The email arrived on a Monday. Redundancy. After eight years in the marketing department. Sarah M. sat in her kitchen, stared at her laptop, and felt the ground open beneath her. Three months later, she had founded her own consultancy. Today she says: "Being made redundant was the best thing that could have happened to me." Stories like this are familiar. People who emerge from crisis stronger than before. But what is actually behind this phenomenon?
The Paradoxical Effect of Upheaval
Psychologists call it post-traumatic growth. An unwieldy term for a striking observation: people can grow not merely in spite of deep crises, but precisely because of them. Researchers Richard Tedeschi and Lawrence Calhoun of the University of North Carolina at Charlotte coined the term in the 1990s. They found that many people reported positive changes after severe blows of fate: deeper relationships, new life goals, a strengthened sense of self.
"Psychological upheaval is a precondition for this. Apparently, the worldview of those affected must be shaken sufficiently for them to be able to build a new and more stable one."
That is how Judith Mangelsdorf, Professor of Positive Psychology at the German University of Health and Sport, explains it. The evidence is impressive: according to current studies, between 30 and 90 percent of people who have experienced a trauma report at least one aspect of personal growth. A 2019 meta-analysis by Mangelsdorf and colleagues, drawing on data from 122 studies, confirms it: the positive changes are measurable and real.

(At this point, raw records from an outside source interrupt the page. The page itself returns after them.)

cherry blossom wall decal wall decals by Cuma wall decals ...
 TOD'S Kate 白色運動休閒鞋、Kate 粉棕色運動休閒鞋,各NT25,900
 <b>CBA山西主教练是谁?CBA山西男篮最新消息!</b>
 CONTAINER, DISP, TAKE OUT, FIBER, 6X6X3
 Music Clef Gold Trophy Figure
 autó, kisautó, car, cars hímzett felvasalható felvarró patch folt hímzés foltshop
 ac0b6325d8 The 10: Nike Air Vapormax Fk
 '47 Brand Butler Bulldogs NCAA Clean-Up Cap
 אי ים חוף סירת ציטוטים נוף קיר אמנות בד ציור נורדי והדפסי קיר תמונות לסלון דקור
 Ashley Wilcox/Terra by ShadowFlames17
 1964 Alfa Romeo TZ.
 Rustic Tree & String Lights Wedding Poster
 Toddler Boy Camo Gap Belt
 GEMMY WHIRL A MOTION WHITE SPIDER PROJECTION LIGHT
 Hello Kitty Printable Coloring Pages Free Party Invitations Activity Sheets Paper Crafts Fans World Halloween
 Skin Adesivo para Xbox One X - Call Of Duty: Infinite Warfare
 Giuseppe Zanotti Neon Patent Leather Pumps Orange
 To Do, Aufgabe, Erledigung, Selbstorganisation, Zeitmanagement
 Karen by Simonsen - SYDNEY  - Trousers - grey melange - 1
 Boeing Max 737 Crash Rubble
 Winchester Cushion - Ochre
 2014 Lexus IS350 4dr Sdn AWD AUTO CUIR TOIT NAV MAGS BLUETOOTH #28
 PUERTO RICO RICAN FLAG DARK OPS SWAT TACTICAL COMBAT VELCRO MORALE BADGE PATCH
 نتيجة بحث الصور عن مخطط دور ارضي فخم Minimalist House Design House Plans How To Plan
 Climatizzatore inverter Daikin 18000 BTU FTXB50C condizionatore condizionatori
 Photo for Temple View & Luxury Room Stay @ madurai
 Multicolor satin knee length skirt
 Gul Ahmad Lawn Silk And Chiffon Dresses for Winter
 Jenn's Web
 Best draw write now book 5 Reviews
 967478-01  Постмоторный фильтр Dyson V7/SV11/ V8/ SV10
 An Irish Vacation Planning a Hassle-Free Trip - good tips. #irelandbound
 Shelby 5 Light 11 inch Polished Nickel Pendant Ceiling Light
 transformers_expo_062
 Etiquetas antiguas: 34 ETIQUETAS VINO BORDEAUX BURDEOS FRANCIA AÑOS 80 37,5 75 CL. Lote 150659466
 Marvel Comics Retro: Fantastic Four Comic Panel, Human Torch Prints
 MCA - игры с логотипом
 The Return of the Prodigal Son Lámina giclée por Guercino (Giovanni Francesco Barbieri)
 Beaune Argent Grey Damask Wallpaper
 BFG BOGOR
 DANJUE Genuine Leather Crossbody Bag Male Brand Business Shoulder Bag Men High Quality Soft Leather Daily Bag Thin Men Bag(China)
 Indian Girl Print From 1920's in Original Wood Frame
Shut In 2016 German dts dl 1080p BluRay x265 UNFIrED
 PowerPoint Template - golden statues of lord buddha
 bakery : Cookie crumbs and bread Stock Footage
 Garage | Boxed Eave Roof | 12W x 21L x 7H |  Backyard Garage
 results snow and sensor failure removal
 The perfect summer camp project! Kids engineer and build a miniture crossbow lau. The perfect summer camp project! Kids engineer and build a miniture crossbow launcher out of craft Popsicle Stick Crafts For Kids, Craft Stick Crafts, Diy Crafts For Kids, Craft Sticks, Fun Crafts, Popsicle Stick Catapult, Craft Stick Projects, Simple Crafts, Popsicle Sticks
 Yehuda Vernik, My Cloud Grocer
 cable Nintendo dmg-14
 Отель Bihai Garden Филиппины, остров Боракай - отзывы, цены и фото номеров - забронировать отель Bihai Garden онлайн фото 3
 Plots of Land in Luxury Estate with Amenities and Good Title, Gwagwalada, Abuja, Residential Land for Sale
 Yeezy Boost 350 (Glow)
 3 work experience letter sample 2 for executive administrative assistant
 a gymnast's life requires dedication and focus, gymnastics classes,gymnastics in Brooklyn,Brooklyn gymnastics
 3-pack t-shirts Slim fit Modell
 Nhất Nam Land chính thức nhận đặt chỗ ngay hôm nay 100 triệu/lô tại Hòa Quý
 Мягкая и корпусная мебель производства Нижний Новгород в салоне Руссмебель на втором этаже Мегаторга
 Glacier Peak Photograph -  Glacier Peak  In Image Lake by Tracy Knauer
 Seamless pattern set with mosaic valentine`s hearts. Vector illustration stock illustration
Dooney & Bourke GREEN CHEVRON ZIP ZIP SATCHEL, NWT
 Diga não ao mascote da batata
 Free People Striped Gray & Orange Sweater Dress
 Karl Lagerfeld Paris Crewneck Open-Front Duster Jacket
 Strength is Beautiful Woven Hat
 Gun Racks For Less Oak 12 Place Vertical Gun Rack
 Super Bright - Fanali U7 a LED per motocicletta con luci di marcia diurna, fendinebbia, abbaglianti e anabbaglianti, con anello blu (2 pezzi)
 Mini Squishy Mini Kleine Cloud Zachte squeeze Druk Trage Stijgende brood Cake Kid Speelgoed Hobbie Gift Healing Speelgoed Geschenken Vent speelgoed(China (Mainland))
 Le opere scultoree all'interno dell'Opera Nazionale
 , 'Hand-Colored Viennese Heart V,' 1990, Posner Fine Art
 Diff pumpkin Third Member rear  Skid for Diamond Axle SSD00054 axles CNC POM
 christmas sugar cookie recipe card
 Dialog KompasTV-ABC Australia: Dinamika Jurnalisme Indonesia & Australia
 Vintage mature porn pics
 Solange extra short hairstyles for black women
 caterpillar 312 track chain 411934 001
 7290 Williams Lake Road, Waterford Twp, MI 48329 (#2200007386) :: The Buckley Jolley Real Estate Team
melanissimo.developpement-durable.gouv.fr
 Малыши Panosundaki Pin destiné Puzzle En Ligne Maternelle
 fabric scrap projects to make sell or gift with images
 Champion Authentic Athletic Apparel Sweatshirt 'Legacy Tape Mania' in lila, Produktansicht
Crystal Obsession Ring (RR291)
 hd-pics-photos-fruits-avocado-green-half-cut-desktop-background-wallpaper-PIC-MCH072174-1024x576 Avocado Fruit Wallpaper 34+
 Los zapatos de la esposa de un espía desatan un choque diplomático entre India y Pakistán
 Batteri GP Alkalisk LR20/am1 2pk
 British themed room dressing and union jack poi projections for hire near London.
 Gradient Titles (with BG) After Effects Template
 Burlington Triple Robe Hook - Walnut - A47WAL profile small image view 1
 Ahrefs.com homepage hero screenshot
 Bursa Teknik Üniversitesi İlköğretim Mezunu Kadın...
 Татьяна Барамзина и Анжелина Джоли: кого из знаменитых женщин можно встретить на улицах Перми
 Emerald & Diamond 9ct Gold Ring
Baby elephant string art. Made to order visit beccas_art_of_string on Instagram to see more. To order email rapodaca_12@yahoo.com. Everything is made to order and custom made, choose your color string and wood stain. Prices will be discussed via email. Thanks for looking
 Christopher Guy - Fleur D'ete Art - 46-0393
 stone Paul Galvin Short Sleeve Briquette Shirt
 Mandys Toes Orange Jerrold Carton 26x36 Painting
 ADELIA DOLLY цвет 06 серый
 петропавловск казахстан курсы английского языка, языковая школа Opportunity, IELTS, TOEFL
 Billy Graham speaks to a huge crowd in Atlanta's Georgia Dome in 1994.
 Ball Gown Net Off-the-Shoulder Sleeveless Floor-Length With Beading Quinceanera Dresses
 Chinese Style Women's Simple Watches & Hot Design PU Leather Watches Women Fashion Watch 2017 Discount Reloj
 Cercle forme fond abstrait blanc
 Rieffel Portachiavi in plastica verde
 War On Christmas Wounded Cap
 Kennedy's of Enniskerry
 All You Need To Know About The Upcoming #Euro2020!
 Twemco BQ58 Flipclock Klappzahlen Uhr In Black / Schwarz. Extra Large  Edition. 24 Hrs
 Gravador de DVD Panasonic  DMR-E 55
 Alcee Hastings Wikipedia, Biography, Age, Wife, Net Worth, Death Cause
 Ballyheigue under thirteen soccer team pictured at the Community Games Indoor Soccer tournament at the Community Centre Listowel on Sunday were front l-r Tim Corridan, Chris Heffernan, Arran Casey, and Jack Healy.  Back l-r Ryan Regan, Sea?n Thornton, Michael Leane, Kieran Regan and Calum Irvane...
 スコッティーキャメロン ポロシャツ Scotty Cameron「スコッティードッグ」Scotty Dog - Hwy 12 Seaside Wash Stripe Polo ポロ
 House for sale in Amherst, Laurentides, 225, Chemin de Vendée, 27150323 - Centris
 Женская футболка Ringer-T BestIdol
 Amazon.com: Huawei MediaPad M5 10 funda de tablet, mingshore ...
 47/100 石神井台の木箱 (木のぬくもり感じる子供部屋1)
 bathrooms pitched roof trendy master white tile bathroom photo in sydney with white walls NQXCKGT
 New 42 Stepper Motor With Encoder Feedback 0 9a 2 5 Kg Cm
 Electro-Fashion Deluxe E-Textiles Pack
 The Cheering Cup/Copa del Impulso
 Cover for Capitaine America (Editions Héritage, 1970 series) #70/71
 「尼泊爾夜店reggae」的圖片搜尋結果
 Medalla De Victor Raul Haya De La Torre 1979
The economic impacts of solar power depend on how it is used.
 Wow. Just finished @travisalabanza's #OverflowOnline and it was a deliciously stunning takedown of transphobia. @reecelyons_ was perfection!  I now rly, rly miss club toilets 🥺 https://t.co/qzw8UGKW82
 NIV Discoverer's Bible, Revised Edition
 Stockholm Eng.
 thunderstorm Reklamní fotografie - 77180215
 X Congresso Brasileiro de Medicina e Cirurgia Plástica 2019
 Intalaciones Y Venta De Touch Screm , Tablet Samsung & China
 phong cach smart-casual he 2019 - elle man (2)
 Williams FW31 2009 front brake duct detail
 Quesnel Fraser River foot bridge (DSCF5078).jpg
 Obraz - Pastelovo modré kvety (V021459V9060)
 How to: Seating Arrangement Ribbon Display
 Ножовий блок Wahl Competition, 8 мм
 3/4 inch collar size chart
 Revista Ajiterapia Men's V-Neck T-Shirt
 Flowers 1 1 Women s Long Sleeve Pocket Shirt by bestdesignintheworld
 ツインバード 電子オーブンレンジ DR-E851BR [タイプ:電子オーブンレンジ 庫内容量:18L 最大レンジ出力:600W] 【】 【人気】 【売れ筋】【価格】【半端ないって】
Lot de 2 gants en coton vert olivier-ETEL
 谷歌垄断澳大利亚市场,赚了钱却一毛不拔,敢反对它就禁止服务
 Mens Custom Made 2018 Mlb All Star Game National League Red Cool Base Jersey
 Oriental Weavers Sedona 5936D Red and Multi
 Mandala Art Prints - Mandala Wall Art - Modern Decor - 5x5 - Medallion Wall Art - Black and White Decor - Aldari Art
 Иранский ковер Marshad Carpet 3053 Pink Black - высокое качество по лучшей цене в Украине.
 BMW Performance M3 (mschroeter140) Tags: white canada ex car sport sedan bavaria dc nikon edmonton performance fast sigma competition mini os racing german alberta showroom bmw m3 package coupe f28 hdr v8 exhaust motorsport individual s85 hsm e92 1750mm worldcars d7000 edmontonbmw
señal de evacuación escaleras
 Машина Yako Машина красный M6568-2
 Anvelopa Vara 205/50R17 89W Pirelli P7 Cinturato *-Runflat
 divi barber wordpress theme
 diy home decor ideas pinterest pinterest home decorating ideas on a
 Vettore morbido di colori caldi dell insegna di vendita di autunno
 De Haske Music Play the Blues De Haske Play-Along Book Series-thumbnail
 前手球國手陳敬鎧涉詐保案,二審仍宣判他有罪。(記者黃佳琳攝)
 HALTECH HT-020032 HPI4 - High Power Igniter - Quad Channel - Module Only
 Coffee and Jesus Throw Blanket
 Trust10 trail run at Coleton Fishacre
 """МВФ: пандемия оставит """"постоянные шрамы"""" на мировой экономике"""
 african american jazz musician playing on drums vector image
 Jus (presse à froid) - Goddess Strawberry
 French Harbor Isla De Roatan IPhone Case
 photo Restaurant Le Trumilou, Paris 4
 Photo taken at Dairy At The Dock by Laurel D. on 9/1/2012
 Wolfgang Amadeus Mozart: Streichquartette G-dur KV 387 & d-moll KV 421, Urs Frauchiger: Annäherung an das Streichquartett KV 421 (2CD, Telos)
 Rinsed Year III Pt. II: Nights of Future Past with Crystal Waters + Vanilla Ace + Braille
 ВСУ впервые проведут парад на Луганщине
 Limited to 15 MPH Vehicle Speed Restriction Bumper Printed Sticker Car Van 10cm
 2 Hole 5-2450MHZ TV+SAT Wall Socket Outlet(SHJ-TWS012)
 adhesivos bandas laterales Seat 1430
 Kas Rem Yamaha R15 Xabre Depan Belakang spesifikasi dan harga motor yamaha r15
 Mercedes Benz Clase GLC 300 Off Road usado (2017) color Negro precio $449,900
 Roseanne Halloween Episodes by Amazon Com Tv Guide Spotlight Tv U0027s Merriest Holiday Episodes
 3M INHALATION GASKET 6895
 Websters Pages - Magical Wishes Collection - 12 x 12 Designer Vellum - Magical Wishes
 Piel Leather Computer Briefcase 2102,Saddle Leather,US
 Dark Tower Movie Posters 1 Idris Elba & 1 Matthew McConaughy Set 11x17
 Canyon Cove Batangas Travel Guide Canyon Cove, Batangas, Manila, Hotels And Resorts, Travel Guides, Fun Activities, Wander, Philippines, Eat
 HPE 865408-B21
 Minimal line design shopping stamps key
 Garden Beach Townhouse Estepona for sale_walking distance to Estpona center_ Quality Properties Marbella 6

Not the Same Thing: Growth Is Not Resilience
A common misconception concerns the difference between resilience and post-traumatic growth. Someone who responds with resilience stays psychologically stable and passes through the crisis largely unscathed. That is valuable, but it does not produce profound transformation. Post-traumatic growth, by contrast, requires the upheaval. It unfolds like an earthquake: first the old structure is destroyed, then the painstaking work of rebuilding begins.
This is precisely where premature advice becomes dangerous. "When life gives you lemons, make lemonade" - such sayings sound pleasant enough. But they can put pressure on people who are currently in the deepest valley. In the acute phase of crisis, when fear and despair dominate, there is no room for growth. Research has made this clear: growth takes time. On average, it takes one to one and a half years before positive changes emerge.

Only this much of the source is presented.